In Do Digital Humanists Need to Understand Algorithms?, Benjamin Schmidt argues that digital humanists do not indeed need to understand algorithms, but they do need to understand the transformations that algorithms attempt to bring about. This transformation entails some goal that one can understood even without any knowledge of an algorithm used to do so. Nearly everyone with some amount of education could sort a group of numbers, but only a much smaller percentage could write insertion sort, selection sort or merge sort in any programming language.
Schmidt continues to make his argument by discussing Jockers’s use of algorithms for text analysis. However, this is a very humanistic application of algorithms, and as a computer scientist I am interested in applying this line of thought to other areas of the field. In computer science, we often think about the “correctness” and complexity of an algorithm. However, in this view of things, perhaps an algorithm is not “incorrect” but rather it is performing an unintended transformation. We can measure many algorithms in terms of run-time and use our big-O notation, but how do we measure the complexity of a transformation?
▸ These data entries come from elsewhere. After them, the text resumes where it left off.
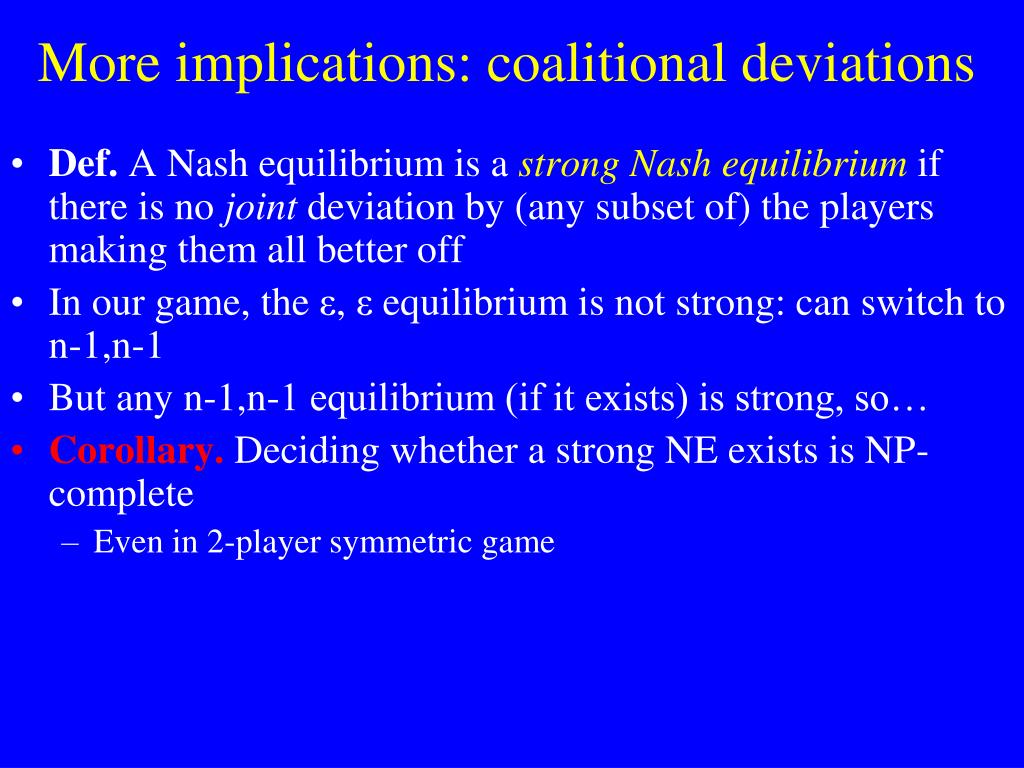 More implications: coalitional deviations

• Def. A Nash equilibrium is a strong Nash equilibrium if there is no joint deviation by (any subset of) the players making them all better off
• In our game, the ε, ε equilibrium is not strong: can switch to n-1,n-1
• But any n-1,n-1 equilibrium (if it exists) is strong, so…
• Corollary. Deciding whether a strong NE exists is NP-complete
– Even in 2-player symmetric game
On the topic of text analysis, what transformations do we hope to achieve, and what is lost in the process? If we hope to transform a book into a graph of a “Normalized Sentiment Score”, what does the output actually tell us? I would argue that in some ways there is no way to prove the “correctness” of a text-analysis algorithm such as this one, because books are very subjective and no single analysis of a book is the right one.
This is where I agree with Underwood in his article Where to start with text mining. He argues that “quantitative analysis starts to make things easier only when we start working on a scale where it’s impossible for a human reader to hold everything in memory”. When trying to analyze and compare only one or two books, you would gain much more by reading and critically analyzing them yourself rather than attempt to utilize an algorithm to divulge some information. However, when working with larger collections, one can start to analyze trends that occur geographically and temporally. Even then, the output of text-mining algorithms must still be analyzed if one wishes to understand why a trend occurs.